I have a new mobile. If ever I needed evidence that I’m a “Timex watch in a digital age”, then this phone is it. It has too many apps for a start. As my idea of being sociable is to grunt at my husband over breakfast or ring my sister on Boxing Day, then the arrival of Foursquare, LinkedIn, Facebook and Twitter have over-egged my sociability pudding. In reality, all I need is one big button to make phone calls and another to send large-font texts.
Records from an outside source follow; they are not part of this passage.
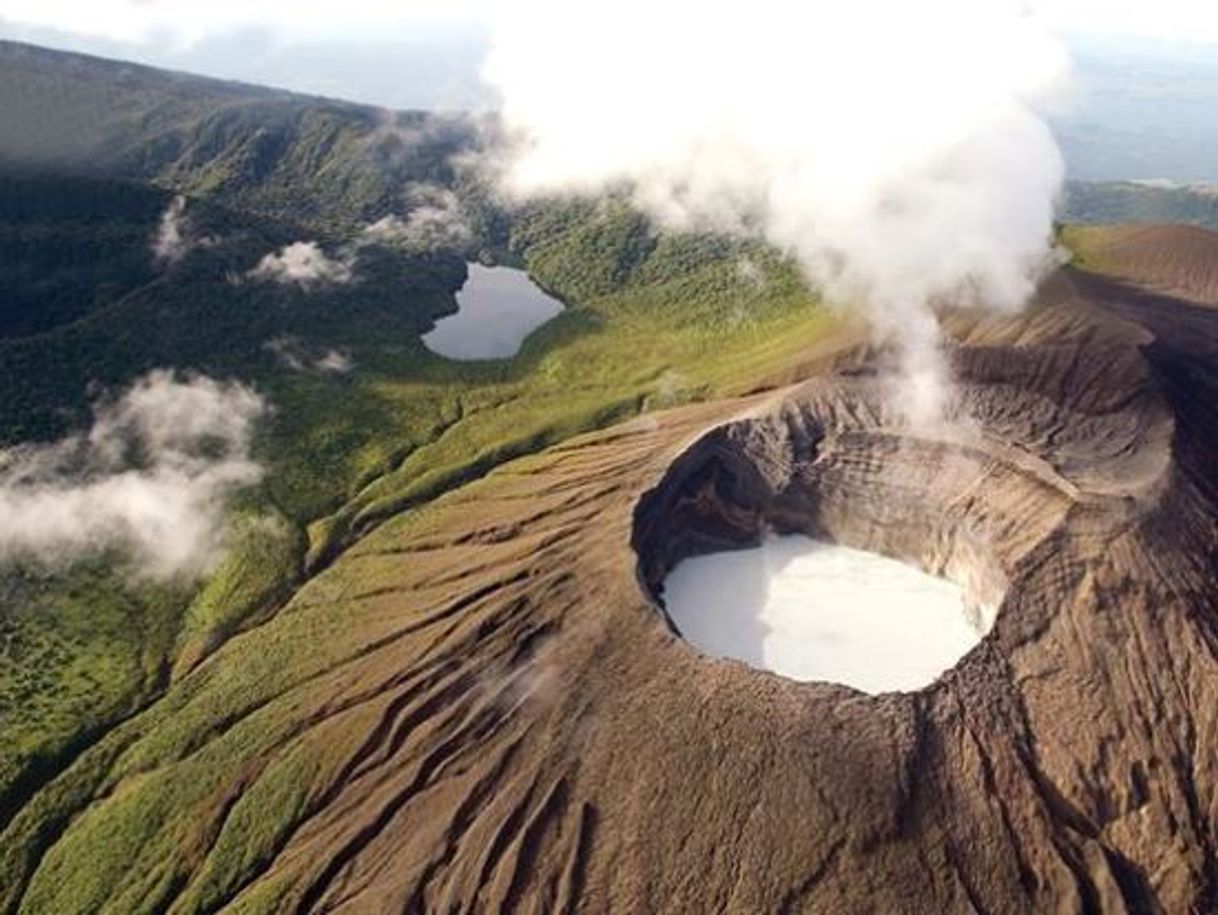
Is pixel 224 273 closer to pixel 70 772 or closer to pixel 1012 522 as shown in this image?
pixel 70 772

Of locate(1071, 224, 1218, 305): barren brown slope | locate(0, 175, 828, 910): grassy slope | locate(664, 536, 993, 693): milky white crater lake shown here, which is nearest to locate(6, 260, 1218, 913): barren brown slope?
locate(664, 536, 993, 693): milky white crater lake

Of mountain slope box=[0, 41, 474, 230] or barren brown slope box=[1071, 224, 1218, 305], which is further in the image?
mountain slope box=[0, 41, 474, 230]

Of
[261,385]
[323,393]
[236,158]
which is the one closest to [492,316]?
[323,393]

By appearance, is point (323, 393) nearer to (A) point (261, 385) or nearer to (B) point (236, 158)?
(A) point (261, 385)

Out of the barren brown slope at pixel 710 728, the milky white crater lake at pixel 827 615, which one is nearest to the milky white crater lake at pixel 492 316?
the barren brown slope at pixel 710 728

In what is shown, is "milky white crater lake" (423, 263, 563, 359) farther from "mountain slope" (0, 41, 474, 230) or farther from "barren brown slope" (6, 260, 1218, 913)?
"barren brown slope" (6, 260, 1218, 913)

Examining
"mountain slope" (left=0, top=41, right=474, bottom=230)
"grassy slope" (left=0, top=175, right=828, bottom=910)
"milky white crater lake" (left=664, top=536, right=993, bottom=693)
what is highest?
"mountain slope" (left=0, top=41, right=474, bottom=230)

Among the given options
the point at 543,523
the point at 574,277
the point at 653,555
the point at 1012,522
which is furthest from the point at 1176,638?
the point at 574,277
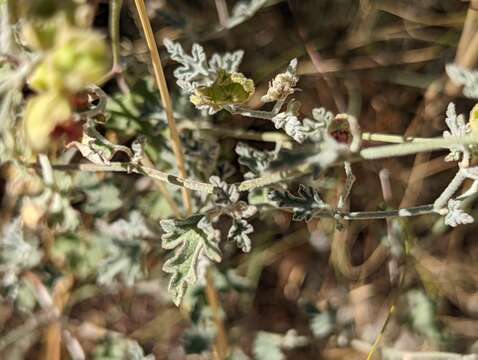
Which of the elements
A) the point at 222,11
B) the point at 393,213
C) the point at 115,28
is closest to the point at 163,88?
the point at 115,28

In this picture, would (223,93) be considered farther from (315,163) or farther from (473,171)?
(473,171)

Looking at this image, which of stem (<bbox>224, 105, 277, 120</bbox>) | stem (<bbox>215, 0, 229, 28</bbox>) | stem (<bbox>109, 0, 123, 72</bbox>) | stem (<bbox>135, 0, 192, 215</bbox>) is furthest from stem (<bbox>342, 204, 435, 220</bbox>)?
stem (<bbox>215, 0, 229, 28</bbox>)

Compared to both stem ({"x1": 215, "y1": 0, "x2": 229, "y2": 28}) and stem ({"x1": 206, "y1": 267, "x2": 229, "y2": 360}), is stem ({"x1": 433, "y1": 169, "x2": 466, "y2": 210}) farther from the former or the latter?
stem ({"x1": 215, "y1": 0, "x2": 229, "y2": 28})

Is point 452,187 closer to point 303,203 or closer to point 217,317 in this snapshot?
point 303,203

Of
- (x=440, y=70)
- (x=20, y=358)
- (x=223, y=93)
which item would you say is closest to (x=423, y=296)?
(x=440, y=70)

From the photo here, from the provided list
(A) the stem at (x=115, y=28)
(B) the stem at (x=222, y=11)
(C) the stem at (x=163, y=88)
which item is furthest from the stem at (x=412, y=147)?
(B) the stem at (x=222, y=11)

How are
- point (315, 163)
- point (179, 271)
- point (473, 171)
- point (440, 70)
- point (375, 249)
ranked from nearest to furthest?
1. point (315, 163)
2. point (473, 171)
3. point (179, 271)
4. point (440, 70)
5. point (375, 249)

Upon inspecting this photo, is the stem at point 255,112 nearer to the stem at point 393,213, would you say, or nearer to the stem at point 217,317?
the stem at point 393,213
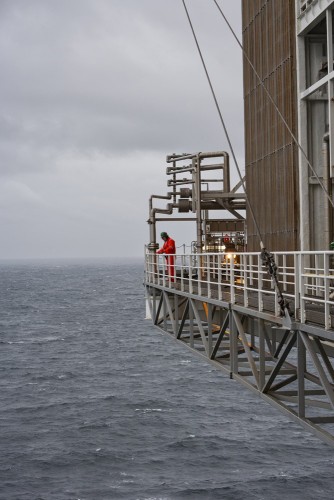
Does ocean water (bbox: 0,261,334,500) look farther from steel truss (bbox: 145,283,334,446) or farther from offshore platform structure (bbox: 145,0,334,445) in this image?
steel truss (bbox: 145,283,334,446)

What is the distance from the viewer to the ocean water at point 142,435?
3450cm

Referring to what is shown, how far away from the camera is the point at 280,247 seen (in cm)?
2762

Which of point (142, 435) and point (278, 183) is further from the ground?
point (278, 183)

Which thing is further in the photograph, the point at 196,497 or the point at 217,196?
the point at 217,196

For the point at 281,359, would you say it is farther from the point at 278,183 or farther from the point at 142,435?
the point at 142,435

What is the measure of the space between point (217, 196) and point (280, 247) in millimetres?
14624

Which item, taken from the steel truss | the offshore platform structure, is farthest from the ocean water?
the steel truss

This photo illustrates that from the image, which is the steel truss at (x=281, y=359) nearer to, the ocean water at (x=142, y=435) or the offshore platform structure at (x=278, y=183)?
the offshore platform structure at (x=278, y=183)

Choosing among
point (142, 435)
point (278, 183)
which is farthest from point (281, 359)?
point (142, 435)

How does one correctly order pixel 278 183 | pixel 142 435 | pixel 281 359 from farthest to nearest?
pixel 142 435
pixel 278 183
pixel 281 359

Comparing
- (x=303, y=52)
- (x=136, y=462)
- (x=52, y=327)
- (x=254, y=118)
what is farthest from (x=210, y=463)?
(x=52, y=327)

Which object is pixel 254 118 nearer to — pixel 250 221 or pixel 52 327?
pixel 250 221

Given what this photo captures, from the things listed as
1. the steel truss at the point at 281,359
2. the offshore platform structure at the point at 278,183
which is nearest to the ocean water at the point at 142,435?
the offshore platform structure at the point at 278,183

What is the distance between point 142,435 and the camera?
41.8 metres
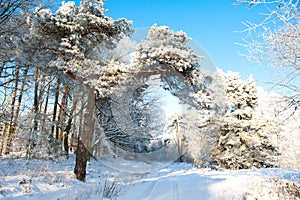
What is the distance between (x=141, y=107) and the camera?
11.7 m

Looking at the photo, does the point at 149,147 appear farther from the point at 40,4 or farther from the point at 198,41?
the point at 40,4

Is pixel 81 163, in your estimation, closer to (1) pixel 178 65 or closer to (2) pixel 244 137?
(1) pixel 178 65

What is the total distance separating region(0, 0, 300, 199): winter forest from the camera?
4.16 metres

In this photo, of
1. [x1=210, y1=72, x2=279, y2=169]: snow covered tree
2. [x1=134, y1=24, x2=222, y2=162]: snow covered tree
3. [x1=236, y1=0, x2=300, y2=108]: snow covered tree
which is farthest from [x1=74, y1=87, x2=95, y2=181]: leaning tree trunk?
[x1=210, y1=72, x2=279, y2=169]: snow covered tree

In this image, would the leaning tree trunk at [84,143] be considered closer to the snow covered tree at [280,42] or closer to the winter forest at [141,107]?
the winter forest at [141,107]

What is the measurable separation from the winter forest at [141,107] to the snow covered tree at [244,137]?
70 millimetres

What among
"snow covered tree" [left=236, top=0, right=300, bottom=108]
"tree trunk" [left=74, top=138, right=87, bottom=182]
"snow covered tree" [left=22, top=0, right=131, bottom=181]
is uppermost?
"snow covered tree" [left=22, top=0, right=131, bottom=181]

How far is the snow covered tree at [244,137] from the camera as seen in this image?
13234 mm

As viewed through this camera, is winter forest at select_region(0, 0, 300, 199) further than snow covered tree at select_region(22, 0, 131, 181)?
No

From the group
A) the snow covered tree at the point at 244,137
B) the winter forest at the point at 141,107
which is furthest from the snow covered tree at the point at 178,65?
the snow covered tree at the point at 244,137

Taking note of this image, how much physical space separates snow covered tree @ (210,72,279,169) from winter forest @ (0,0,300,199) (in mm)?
70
Until now, I’ve managed well with new handsets, usually helped by an obliging teenager who would sooner watch his parents having sex than witness someone in comfortable slacks swiping the wrong part of the screen. I also strategically under-equip myself. If I can switch it on, switch it off and mute it in assembly, then that’s enough for me.

But the hundreds of functions on this phone are getting in my way. Apps are like pans. You only need three: one for pasta, one for sauce, and one to collect the drips from the front bay window whenever it starts to rain. Once you have exceeded the optimum number of pans, your efficiency goes to pot. Remember what happened to Swiss Army knives? They kept adding more and more bizarre tools - tracheotomy scalpels, anemometers and folding nests of tables - until eventually you needed a Nepalese Sherpa to carry one out of the shop.

Mobile phones have become the Swiss Army knives of technology. With the flick of a finger, you can check the weather, calculate your pension and download Handel’s Messiah. But I’m not convinced that these innovations have improved the quality of anyone’s life. It might have been better if they’d worked on the battery life or supplying it with a tracking system so that you could find it down the back of the sofa. Or dedicated their money to coming up with a cure for cancer. Instead, they seem intent on finding more and more elaborate ways of wasting everyone’s time.

The problem is that mobiles have evolved beyond their useful purpose. With phones, as with life, less is often more. If I leave a note asking my husband to wash the dishes, he’ll do the job unquestioningly; if I add “and defrost the fridge and change the beds”, he’ll watch a programme about dolphins instead. Mobiles are prone to the same paradox. The more you do, the more they crash.

The same is true of the companies that supply them. The greater their range of options, the less effective their customer care. The only reason I have a new phone is because mine broke and the replacement one was full of someone else’s texts. The provider’s subsequent generosity (a new BlackBerry Q10) was to mollify my outrage and stop me lawyering up. But I’d much rather companies didn’t leak personal details.

Diversity is the enemy of efficiency, not its new best friend. Corporations need to refocus their attention on the things that count. And I don’t mean the calculator app.

Beverley Briggs is a secondary school teacher from County Durham, England.